文摘Addressing classification and prediction challenges, tree ensemble models have gained significant importance. Boosting ensemble techniques are commonly employed for forecasting Type-II diabetes mellitus. Light Gradient Boosting Machine (LightGBM) is a widely used algorithm known for its leaf growth strategy, loss reduction, and enhanced training precision. However, LightGBM is prone to overfitting. In contrast, CatBoost utilizes balanced base predictors known as decision tables, which mitigate overfitting risks and significantly improve testing time efficiency.

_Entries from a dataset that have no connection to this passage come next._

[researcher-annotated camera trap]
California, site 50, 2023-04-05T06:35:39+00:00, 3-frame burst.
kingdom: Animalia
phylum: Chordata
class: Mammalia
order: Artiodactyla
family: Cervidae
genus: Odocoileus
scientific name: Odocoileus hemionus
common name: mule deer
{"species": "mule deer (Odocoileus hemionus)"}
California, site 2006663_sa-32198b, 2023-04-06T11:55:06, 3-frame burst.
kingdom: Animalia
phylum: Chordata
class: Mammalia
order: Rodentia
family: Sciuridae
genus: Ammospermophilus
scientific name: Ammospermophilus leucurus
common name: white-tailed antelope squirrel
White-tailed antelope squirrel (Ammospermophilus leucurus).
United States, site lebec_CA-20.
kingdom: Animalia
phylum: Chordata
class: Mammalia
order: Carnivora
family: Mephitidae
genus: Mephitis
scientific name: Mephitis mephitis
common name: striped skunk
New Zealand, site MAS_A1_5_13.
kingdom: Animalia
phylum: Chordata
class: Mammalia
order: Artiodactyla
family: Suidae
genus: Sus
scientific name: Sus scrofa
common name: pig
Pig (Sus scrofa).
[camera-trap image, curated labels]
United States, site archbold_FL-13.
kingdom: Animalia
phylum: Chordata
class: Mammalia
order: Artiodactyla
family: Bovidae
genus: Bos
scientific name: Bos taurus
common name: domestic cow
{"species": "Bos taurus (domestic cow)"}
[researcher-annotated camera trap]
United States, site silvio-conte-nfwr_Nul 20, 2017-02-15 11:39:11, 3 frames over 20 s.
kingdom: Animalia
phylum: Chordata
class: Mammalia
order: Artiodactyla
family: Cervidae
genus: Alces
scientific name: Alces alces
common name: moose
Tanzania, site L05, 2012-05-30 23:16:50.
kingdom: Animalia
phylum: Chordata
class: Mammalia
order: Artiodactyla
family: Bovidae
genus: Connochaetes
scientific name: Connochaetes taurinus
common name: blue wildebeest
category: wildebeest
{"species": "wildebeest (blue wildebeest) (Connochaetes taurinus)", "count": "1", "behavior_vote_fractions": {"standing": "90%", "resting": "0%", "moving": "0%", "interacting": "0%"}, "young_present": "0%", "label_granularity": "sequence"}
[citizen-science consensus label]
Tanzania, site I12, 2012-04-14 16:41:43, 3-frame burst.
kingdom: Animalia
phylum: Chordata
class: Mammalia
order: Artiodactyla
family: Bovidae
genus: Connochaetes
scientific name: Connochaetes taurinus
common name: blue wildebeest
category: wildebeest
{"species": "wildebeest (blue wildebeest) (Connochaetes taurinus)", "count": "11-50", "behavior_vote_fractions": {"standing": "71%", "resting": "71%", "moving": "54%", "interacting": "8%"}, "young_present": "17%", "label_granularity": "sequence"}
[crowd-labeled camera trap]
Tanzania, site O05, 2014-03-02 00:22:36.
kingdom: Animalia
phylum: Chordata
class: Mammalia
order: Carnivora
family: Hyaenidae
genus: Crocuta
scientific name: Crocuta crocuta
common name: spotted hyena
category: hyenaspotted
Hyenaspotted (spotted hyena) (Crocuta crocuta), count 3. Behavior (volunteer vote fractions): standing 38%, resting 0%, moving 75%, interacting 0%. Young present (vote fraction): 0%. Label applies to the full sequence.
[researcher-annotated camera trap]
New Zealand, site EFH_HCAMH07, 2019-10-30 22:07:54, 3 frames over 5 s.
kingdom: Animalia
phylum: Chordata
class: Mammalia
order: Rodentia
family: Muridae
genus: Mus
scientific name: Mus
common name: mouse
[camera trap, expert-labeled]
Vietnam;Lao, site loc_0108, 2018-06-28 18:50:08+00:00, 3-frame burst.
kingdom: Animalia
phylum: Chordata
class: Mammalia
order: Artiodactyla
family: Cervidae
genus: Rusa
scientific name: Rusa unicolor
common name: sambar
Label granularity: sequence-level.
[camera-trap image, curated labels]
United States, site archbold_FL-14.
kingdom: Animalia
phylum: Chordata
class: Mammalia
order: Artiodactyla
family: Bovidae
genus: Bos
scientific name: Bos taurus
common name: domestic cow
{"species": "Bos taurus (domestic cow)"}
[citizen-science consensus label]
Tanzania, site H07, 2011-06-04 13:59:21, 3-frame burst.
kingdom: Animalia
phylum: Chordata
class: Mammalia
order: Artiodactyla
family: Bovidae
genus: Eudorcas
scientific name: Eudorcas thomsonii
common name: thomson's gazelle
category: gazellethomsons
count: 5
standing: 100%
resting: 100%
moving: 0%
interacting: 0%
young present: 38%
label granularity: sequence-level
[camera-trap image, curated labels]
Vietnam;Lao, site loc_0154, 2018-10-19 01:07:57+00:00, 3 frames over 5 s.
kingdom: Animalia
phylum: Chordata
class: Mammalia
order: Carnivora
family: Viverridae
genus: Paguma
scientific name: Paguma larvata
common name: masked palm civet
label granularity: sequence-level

CatBoost’s algorithm structure counteracts gradient boosting biases and incorporates an overfitting detector to stop training early. This study focuses on developing a hybrid model that combines LightGBM and CatBoost to minimize overfitting and improve accuracy by reducing variance. For the purpose of finding the best hyperparameters to use with the underlying learners, the Bayesian hyperparameter optimization method is used. By fine-tuning the regularization parameter values, the hybrid model effectively reduces variance (overfitting). Comparative evaluation against LightGBM, CatBoost, XGBoost, Decision Tree, Random Forest, AdaBoost, and GBM algorithms demonstrates that the hybrid model has the best F1-score (99.37%), recall (99.25%), and accuracy (99.37%). Consequently, the proposed framework holds promise for early diabetes prediction in the healthcare industry and exhibits potential applicability to other datasets sharing similarities with diabetes.